*Given passage*

You are viewing a plain text version of this content. The canonical link for it is here.
Posted to solr-user@lucene.apache.org by Rallavagu <ra...@gmail.com> on 2015/10/28 21:06:48 UTC

Commit Error

Solr 4.6.1, cloud

Seeing following commit errors.

[commitScheduler-19-thread-1] ERROR org.apache.solr.update.CommitTracker 
– auto commit error...:java.lang.IllegalStateException: this writer hit 
an OutOfMemoryError; cannot commit at 
org.apache.lucene.index.IndexWriter.prepareCommitInternal(IndexWriter.java:2807) 
at 
org.apache.lucene.index.IndexWriter.commitInternal(IndexWriter.java:2984) at 
org.apache.solr.update.DirectUpdateHandler2.commit(DirectUpdateHandler2.java:559) 
at org.apache.solr.update.CommitTracker.run(CommitTracker.java:216) at 
java.util.concurrent.Executors$RunnableAdapter.call(Executors.java:440) 
at java.util.concurrent.FutureTask.run(FutureTask.java:138) at 
java.util.concurrent.ScheduledThreadPoolExecutor$ScheduledFutureTask.access$301(ScheduledThreadPoolExecutor.java:98)

*Information provided*
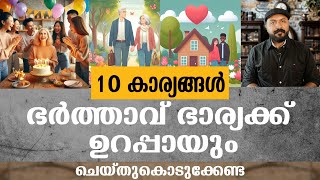 10 കാര്യങ്ങൾ

ഭർത്താവ് ഭാര്യക്ക് ഉറപ്പായും

ചെയ്തുകൊടുക്കേണ്ട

*Tasks for this exercise*
(a) In the Solr commit error post, what error did the index writer hit that prevented the commit?
(b) Write the next part of the Solr commit error post, picking up right after its last line.

*Answers below*
(a) An OutOfMemoryError.

(b)
at 
java.util.concurrent.ScheduledThreadPoolExecutor$ScheduledFutureTask.run(ScheduledThreadPoolExecutor.java:206) 
at 
java.util.concurrent.ThreadPoolExecutor$Worker.runTask(ThreadPoolExecutor.java:896) 
at 
java.util.concurrent.ThreadPoolExecutor$Worker.run(ThreadPoolExecutor.java:919) 
at java.lang.Thread.run(Thread.java:682)

Looking at the code,

public final void prepareCommit() throws IOException {
     ensureOpen();
     prepareCommitInternal();
   }

   private void prepareCommitInternal() throws IOException {
     synchronized(commitLock) {
       ensureOpen(false);
       if (infoStream.isEnabled("IW")) {
         infoStream.message("IW", "prepareCommit: flush");
         infoStream.message("IW", "  index before flush " + segString());
       }

       if (hitOOM) {
         throw new IllegalStateException("this writer hit an 
OutOfMemoryError; cannot commit");
       }

It simply checking a flag if it hit OOM? What is making to check and set 
the flag? What could be the conditions? Thanks.

Re: Commit Error

Posted by Rallavagu <ra...@gmail.com>.
Also, is this thread that went OOM and what could cause it? The heap was 
doing fine and server was live and running.

On 10/28/15 3:57 PM, Shawn Heisey wrote:
> On 10/28/2015 2:06 PM, Rallavagu wrote:
>> Solr 4.6.1, cloud
>>
>> Seeing following commit errors.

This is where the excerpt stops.